Two surveys will be used in this project: (1) A community-based survey to be administered to injection drug users and high-risk heterosexuals, and (2) a clinic-based survey to be administered to HIV-positive individuals seeking care at clinics that provide HIV-related services. Both surveys will collect data on demographics, sexual behavior, alcohol and drug use history, HIV testing experiences, exposure to HIV prevention messages, and participation in HIV prevention activities. The clinic survey will also include questions about HIV treatment, treatment adherence, sources of care, and medical outcomes. For the community survey, for each of the two data collection periods, we intend to recruit and screen 750 injection drug users and 750 high-risk heterosexuals using venue-based, convenience sampling methods. For the clinic survey, we intend to recruit and screen 1400 HIV-positive individuals seeking HIV care at medical clinics. A total of 600 eligible injection drug users (age > 18 yrs), 600 eligible high-risk heterosexuals (age 18 to 60 yrs), and 1200 eligible HIV-positive individuals (age > 18 yrs) will be surveyed. CDC will collaborate with local health department staff and outreach workers Start Printed Page 78925in each MSA to identify venues and clinics appropriate for data collection. Surveys will be administered by trained, local interviewers. There is no cost to respondents other than their time. The total annual burden hours are 1,704.

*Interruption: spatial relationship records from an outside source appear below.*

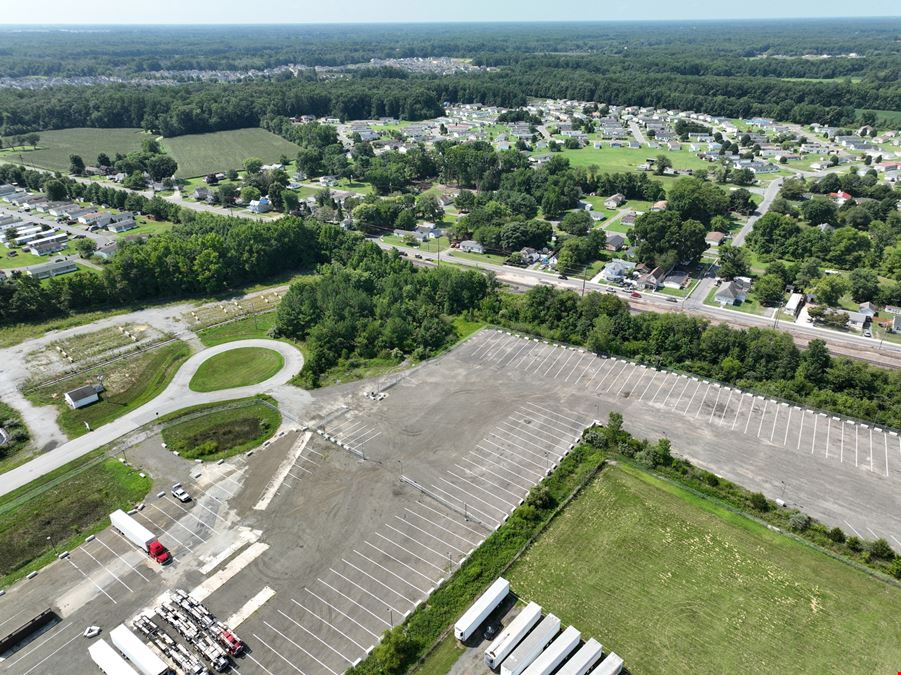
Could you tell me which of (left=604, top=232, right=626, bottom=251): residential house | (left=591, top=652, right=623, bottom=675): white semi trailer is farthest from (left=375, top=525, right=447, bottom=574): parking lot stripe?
(left=604, top=232, right=626, bottom=251): residential house

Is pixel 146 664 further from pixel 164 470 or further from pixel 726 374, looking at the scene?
pixel 726 374

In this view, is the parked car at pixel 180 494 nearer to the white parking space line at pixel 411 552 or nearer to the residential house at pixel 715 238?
the white parking space line at pixel 411 552

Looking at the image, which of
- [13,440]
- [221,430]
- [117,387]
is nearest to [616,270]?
[221,430]

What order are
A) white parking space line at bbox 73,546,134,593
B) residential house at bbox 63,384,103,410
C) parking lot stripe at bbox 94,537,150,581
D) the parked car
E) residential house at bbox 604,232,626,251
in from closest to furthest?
1. white parking space line at bbox 73,546,134,593
2. parking lot stripe at bbox 94,537,150,581
3. the parked car
4. residential house at bbox 63,384,103,410
5. residential house at bbox 604,232,626,251

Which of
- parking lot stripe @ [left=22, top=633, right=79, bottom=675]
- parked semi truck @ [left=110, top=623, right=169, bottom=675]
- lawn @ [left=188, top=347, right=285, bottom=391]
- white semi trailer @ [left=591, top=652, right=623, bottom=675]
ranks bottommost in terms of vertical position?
lawn @ [left=188, top=347, right=285, bottom=391]

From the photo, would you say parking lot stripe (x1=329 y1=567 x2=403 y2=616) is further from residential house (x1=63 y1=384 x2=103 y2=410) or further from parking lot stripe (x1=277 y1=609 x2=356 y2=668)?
residential house (x1=63 y1=384 x2=103 y2=410)

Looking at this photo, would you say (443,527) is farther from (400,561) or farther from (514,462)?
(514,462)

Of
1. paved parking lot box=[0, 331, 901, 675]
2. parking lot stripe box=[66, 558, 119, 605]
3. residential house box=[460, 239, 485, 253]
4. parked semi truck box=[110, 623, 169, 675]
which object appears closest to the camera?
parked semi truck box=[110, 623, 169, 675]

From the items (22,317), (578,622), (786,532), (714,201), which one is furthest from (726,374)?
(22,317)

Estimate of Annualized Burden Table
|Data collection form||Respondent||Number of respondents||Number of responses per respondent||Average burden per
|Project orientation||Clinic staff||40||1||30/60|
|Clinic Staff Script—Provision of Patient Loads||Clinic staff||600||1||5/60|
|Clinic Staff Script—Approaching Clients||Clinic staff||1,100||1||5/60|
|Clinic Screener||HIV-positive individuals screened||1,400||1||5/60|
|Clinic Survey||Eligible HIV-positive individuals||1,200||1||40/60|
|Community Screener||Injection drug users screened||750||1||5/60|
|Community Survey||Eligible injection drug users||600||1||25/60|
|Community Screener||High-risk heterosexual individuals screened||750||1||5/60|
|Community Survey||Eligible high-risk heterosexual individuals||600||1||25/60|
Dated: December 14, 2011.
Reports Clearance Officer, Centers for Disease Control and Prevention.